Today, son of Alaska, ESPN football analyst, and chili plug Mark Schlereth piqued our interest when he tweeted this smuggish tweet...

... in response to a smuggish tweet from some guy in a hat:

This, of course, got our attention. So we dug a bit, and saw this exchange with Thenextking83 a few days back ...

... to which Schlereth replied:

This is great. Schlereth is an openly pious man (he semi-regularly tweets scripture from an app directly onto his timeline) and even though evangelism is one of the few most destructive and horrible things in the history of the species, having a belief system and being unafraid to interrogate that belief system through nonviolent debate is good. This is because it illuminates a lot. When Thenextking83 pointed out how ludicrous and laughable that a pair of penguins, say, traveled from Antarctica, say, to the Middle East to board a big-ass boat to wait out a big-ass storm that was so gnarly it flooded the entire dang planet and managed to kill all but two of each species of marine animals (who also loaded up on the big-ass boat?), Schlereth countered that it was equally ludicrous and laughable that a big-ass explosion released basic elements that eventually cohered into planets and comets and a sun and life and shit, fixed in place by gravity. The Big Bang theory applies to the universe, not the solar system, but Schlereth appears a good man, and so we are willing to cut him slack and allow that he makes a decent point.

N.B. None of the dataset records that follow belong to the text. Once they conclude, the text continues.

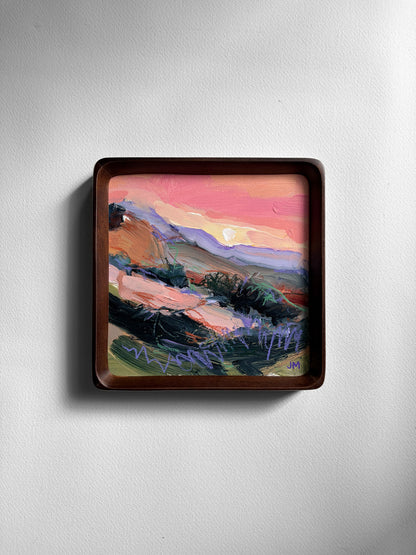 A square framed landscape painting featuring a colorful sunset scene with pink, orange, purple, and green brushstrokes, mounted on a light gray wall.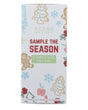 Sample the Season box standing on bright white — gingerbread, tree, snowflake, and berry illustrations with red SAMPLE THE SEASON lettering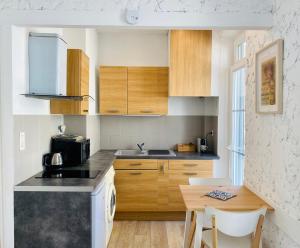 a kitchen with wooden cabinets and a wooden table at Studio équipé-climatisé avec balcon au Mourillon à 20m de la plage in Toulon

A diplomatic or enterprising mind would say that while both of these phenomena are virtually unbelievable, God squares the circle, perhaps having created the universe through an explosion 10 trillion times more powerful than a nuclear bomb (or what have you) and then later calling the penguins to the big-ass boat. That’s not precisely what it says in the Bible, though, so we can only assume that Schlereth is saying that the Big Bang theory is wrong, and that the Bible is correct.

The great thing about life is that strictly speaking—and only strictly speaking—no one knows for sure! Perhaps the Big Bang is no more than a vast conspiracy. That’s why these debates are fun, and also why diverse, neverending acts of religious terrorism would be laughable if not for how ultimately meaningless they really are.

I digress. The Big Bang probably happened, though.